Datas de Estreia: Nota:
Brasil Exterior Crítico Usuários
07/12/2007 28/09/2007 3 / 5 / 5
Distribuidora
Duração do filme
110 minuto(s)

O Reino
The Kingdom

Dirigido por Peter Berg. Com: Jamie Foxx, Chris Cooper, Ashraf Barhom, Jennifer Garner, Jason Bateman, Ali Suliman, Jeremy Piven, Danny Huston, Richard Jenkins, Frances Fisher, Kyle Chandler, Omar Berdouni, Anna Deavere Smith.

 

Hollywood tem dessas coisas: vez por outra, algum novato se destaca da multidão de aspirantes ao sucesso e, por motivos nem sempre muito claros, se torna a nova sensação da temporada. Este ano, um exemplo pode ser encontrado na ascensão do roteirista Matthew Michael Carnahan, irmão do cineasta Joe Carnahan (do ótimo Narc), que subitamente teve seus dois primeiros longas lançados nos cinemas norte-americanos com uma distância de pouco mais de um mês um do outro: O Reino e Leões e Cordeiros. Ambos lidando com os traumas de um país abalado pelo medo do terrorismo e por uma guerra mal-sucedida e aparentemente interminável, os filmes também têm, em comum, a falta de qualquer idéia nova ou mais inspirada sobre os temas que aborda, utilizando-os apenas como meio de tentar conferir relevância a roteiros que, de outra maneira, seriam massacrados por sua natureza formulaica.

 

Iniciando sua narrativa já com uma linha do tempo redutiva (e descartável) sobre a relação comercial entre os Estados Unidos e a Arábia Saudita no que diz respeito à exploração e consumo do petróleo produzido por este último, o filme logo se concentra num atentado terrorista que resulta na morte de centenas de norte-americanos baseados no Reino do título (a Arábia Saudita, ora). Determinados a capturar os responsáveis pela ação, quatro agentes do FBI enfrentam a resistência política de ambos os países e, abrindo o caminho com chantagens, recebem autorização para permanecerem cinco dias em Riad enquanto investigam a cena do atentado – sendo continuamente boicotados pelos agentes locais, que se esforçam para dificultar seu trabalho.

 

Surgindo como ecos incômodos de acontecimentos recentes, os incidentes narrados por Carnahan em seu roteiro são referências claras não apenas aos atentados de 11 de Setembro (o local da explosão, com sua cratera e os trabalhadores que limpam e investigam o local, evoca imediatamente o marco zero em Manhattan), mas também às imagens grotescas de decapitações gravadas em vídeo e divulgadas pela Internet nos últimos anos – um paralelo ressaltado pela ação cuidadosamente planejada dos terroristas e o fato de atacarem civis (incluindo mulheres e crianças). Porém, ao contrário de obras como As Torres Gêmeas e mesmo Leões e Cordeiros, que, por mais falhas que sejam, pareciam genuinamente interessadas em provocar algum tipo de catarse (emocional e ideológica, respectivamente), O Reino parece simplesmente usar os horrores contemporâneos como desculpa para criar um filme comum de ação – e explorar o sofrimento de uma nação (ou mais de uma, no caso) para entreter um público interessado em perseguições e tiroteios é algo absolutamente reprovável.
※ ※ ※
Instruções das tarefas:
• 1. Transcreva fielmente as linhas dos registros, começando pela que contém "Taking a look" e terminando pela que contém "7395 millimetres", ambas incluídas.
• 2. Retome a crítica sobre o filme O Reino e dê prosseguimento a ela a partir do ponto em que se interrompe.
O texto e os registros constituem materiais independentes entre si.

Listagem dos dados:
※ ※ ※
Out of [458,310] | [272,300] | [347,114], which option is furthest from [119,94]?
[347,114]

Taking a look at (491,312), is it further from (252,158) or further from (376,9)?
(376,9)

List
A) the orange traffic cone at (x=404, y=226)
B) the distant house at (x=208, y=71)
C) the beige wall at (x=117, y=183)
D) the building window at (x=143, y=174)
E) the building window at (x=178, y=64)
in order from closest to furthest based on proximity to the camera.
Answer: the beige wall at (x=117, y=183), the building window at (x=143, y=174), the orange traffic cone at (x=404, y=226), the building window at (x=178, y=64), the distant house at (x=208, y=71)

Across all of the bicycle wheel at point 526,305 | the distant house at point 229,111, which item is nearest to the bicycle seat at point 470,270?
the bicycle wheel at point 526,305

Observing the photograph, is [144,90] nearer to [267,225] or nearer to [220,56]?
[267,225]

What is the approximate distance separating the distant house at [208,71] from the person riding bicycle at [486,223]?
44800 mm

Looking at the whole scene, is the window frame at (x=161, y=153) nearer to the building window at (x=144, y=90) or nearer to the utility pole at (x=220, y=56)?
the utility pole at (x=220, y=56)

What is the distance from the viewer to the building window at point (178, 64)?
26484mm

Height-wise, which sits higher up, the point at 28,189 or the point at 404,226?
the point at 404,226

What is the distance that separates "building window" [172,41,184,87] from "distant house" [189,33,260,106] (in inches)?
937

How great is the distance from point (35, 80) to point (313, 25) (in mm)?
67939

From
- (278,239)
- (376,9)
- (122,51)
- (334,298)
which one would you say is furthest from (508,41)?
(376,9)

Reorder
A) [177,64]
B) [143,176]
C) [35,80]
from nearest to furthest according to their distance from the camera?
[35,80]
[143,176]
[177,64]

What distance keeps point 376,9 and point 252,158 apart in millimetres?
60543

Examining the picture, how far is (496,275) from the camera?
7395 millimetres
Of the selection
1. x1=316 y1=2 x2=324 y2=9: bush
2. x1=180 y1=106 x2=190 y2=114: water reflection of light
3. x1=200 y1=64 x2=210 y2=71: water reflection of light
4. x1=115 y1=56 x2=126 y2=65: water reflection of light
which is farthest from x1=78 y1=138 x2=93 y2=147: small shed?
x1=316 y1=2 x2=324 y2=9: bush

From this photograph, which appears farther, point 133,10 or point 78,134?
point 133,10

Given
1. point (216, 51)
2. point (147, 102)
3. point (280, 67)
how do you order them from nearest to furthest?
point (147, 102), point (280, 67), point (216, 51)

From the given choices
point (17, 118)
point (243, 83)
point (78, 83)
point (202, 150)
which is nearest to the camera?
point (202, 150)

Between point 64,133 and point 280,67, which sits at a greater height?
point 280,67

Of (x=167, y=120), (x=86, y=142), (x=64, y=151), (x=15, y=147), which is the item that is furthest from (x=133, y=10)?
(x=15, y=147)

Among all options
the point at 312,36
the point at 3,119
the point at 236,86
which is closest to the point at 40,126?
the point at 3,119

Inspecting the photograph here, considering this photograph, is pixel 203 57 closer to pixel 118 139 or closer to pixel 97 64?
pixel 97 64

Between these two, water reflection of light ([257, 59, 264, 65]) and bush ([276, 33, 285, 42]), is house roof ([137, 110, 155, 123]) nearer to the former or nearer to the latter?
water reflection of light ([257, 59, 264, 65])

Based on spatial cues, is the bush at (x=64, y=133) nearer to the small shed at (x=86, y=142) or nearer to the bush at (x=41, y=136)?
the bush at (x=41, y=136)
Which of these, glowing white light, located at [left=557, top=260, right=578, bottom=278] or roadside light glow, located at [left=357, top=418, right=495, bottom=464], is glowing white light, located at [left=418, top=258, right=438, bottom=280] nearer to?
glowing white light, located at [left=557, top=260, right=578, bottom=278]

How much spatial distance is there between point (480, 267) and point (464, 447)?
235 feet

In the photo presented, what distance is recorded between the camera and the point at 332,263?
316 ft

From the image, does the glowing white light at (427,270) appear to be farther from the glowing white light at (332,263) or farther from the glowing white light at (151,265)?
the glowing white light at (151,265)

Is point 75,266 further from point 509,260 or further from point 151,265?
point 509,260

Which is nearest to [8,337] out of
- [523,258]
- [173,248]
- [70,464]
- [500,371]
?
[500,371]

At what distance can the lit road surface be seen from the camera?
※ ※ ※
As respostas:
• 1.
Taking a look at (491,312), is it further from (252,158) or further from (376,9)?
(376,9)

List
A) the orange traffic cone at (x=404, y=226)
B) the distant house at (x=208, y=71)
C) the beige wall at (x=117, y=183)
D) the building window at (x=143, y=174)
E) the building window at (x=178, y=64)
in order from closest to furthest based on proximity to the camera.
Answer: the beige wall at (x=117, y=183), the building window at (x=143, y=174), the orange traffic cone at (x=404, y=226), the building window at (x=178, y=64), the distant house at (x=208, y=71)

Across all of the bicycle wheel at point 526,305 | the distant house at point 229,111, which item is nearest to the bicycle seat at point 470,270?
the bicycle wheel at point 526,305

Observing the photograph, is [144,90] nearer to [267,225] or nearer to [220,56]?
[267,225]

What is the approximate distance separating the distant house at [208,71] from the person riding bicycle at [486,223]?
44800 mm

Looking at the whole scene, is the window frame at (x=161, y=153) nearer to the building window at (x=144, y=90) or nearer to the utility pole at (x=220, y=56)?
the utility pole at (x=220, y=56)

What is the distance from the viewer to the building window at point (178, 64)?
26484mm

Height-wise, which sits higher up, the point at 28,189 or the point at 404,226?
the point at 404,226

What is the distance that separates "building window" [172,41,184,87] from "distant house" [189,33,260,106] (in inches)?
937

How great is the distance from point (35, 80) to point (313, 25) (in mm)?
67939

From
- (278,239)
- (376,9)
- (122,51)
- (334,298)
which one would you say is furthest from (508,41)?
(376,9)

Reorder
A) [177,64]
B) [143,176]
C) [35,80]
from nearest to furthest according to their distance from the camera?
[35,80]
[143,176]
[177,64]

What distance keeps point 376,9 and point 252,158 apart in millimetres?
60543

Examining the picture, how far is (496,275) from the camera?
7395 millimetres

• 2.
 

Mas, mais do que isso, O Reino surge como uma verdadeira fantasia de vingança. Assim como Rambo 2 tentava extrair alguma vitória do fracasso norte-americano no Vietnã, este filme dirigido por Peter Berg (Bem-vindo à Selva) busca o sucesso que o governo Bush não alcançou em sua versão ocidental de jihad contra a Al-Qaeda e o insano e sangüinário Osama bin Laden: aqui, os agentes norte-americanos são inteligentes, valorosos e éticos (nenhum destes adjetivos se aplica aos organizadores da estratégia dos Estados Unidos no Iraque) – e, o mais importante, têm chances reais de punir o(s) responsável(is) pelo ataque aos civis norte-americanos. É claro que, no processo, o protagonista manipula descaradamente Sua Alteza Real (“como estes bárbaros são tolos”, parece dizer o filme) ao mesmo tempo em que Carnahan tenta disfarçar seu sentimento de superioridade ao incluir liçõezinhas artificiais sobre as semelhanças que, no fundo, unem todos os habitantes deste planeta, muçulmanos, católicos, protestantes, budistas ou o que quer que sejam.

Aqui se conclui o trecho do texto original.